I undid my buttons in a businesslike fashion while he spoke.

“I haven’t told you this in a long time, so I want to remind you. You are mine. Any time. Any place. Without questions. You get on your knees when I say. You spread your legs when I say. You open your mouth and take whatever I put in it. Do you understand?”

He must have felt me swallow against the heel of his hand. He was back. I didn’t know when or how, but this wasn’t sick Jonathan getting pissed at his handful of pills. This wasn’t the guy who let me top him, or the man who made love to me fearfully and gently. That man was a good husband. Difficult, because he felt like his body wasn’t his own, but a good life mate by any standard.

For as long as I’d been married, I hadn’t felt safe.

Until then, staring at the ceiling, unprepared to hear the voice of my king again. Then, my insides vibrated like a piano string and I shut my eyes tight against tears.

“Yes, sir,” I said.

“Pull your pants down.”

I worried about the door. Was it open? And the door to the engineering room. Anyone could walk in.

This was a simple matter of trust, which I’d forgotten how to do.
Trust him. You’re safe with him
.

I opened my pants and wiggled them down. I wore lace and garter, which felt scratchy and uncomfortable under jeans, but I wore it because I promised I would, even if I’d promised a different man.

He slipped his finger under the straps. His touch had gone electric, exactly right, like when we first met. I felt it through layers of skin and muscle, to my bones.

“All the way off.”

I stepped out of my pants.

“Why are you crying, goddess?”

“I don’t know.”

“What’s your safe word?”

I blurted a laugh to the ceiling. “Fuck. I forgot.”

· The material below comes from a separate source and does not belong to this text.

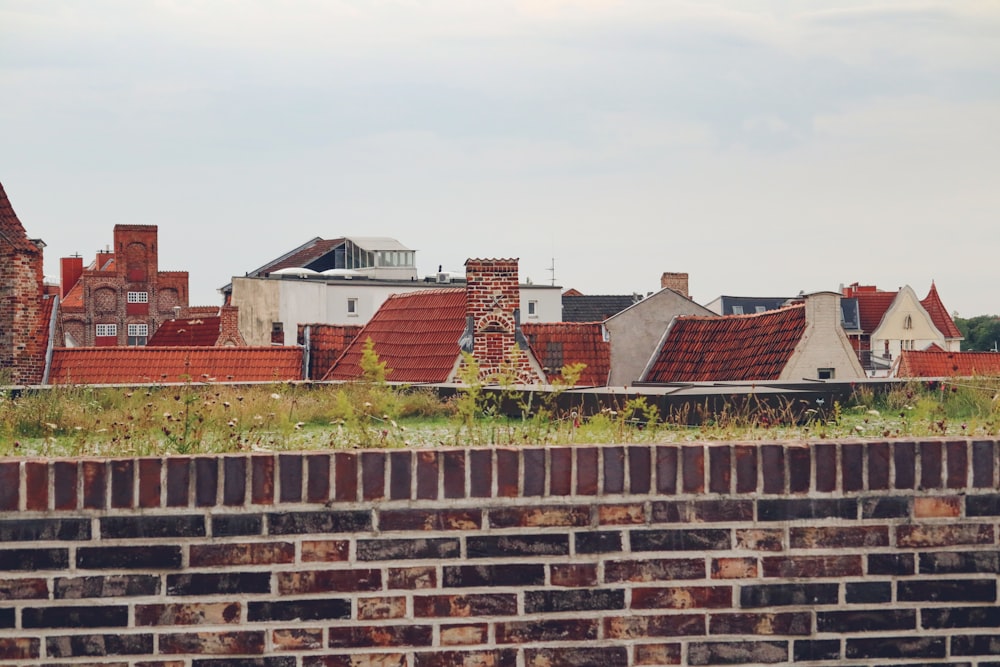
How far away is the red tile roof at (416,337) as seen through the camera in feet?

“Do you want a new one?” He slid his finger under my bra, pushing it up, releasing my breasts. The nipples were hard candies, ready for him.

“Yes, sir.”

“Your choice.”


Invictus
.”

He pinched a nipple and pulled it to the point of delicious pain. “Out of the night that covers me, black as the pit from pole to pole, I thank whatever gods may be, for my unconquerable soul.”

“Jonathan…” His name was a prayer.

“Turn around.”

I faced the piano, putting my back to him. He slid his hand over my neck and around my shirt collar, pulling it down my arms, drawing his hands over my skin.

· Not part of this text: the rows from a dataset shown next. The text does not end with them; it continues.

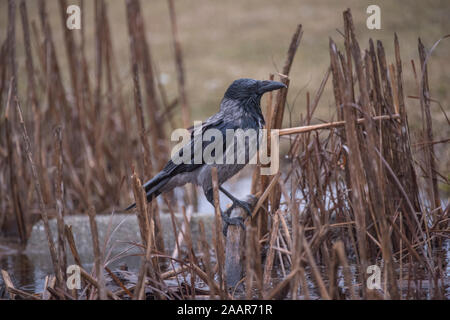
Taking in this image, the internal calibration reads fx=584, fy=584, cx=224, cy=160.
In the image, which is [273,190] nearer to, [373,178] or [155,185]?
[155,185]

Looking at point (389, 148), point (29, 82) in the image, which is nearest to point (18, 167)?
point (29, 82)

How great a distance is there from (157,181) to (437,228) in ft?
4.66

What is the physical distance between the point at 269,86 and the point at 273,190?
0.52 metres

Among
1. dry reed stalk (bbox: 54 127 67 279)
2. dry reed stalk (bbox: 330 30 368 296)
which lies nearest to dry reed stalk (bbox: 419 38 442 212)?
dry reed stalk (bbox: 330 30 368 296)

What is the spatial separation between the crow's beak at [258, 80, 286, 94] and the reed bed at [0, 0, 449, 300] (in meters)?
0.05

“I’m going to ask you something,” he said, pulling my long sleeves halfway off. He twisted the sleeves around my arms, wrapping them around and tying them tightly at the elbows.

His pause long enough for me to say, “sir?”

“Are you happy?” he asked. I heard the distinct clack of his belt buckle.

I didn’t answer. He slid his belt out of his pants with a
whook
.

“I asked you a question.”

“Yes, sir.”

“Is that the answer?” He gripped the back of my neck

“It’s confirmation that I heard you.”

With a sharp push, he pinned my face to the shiny black of the piano.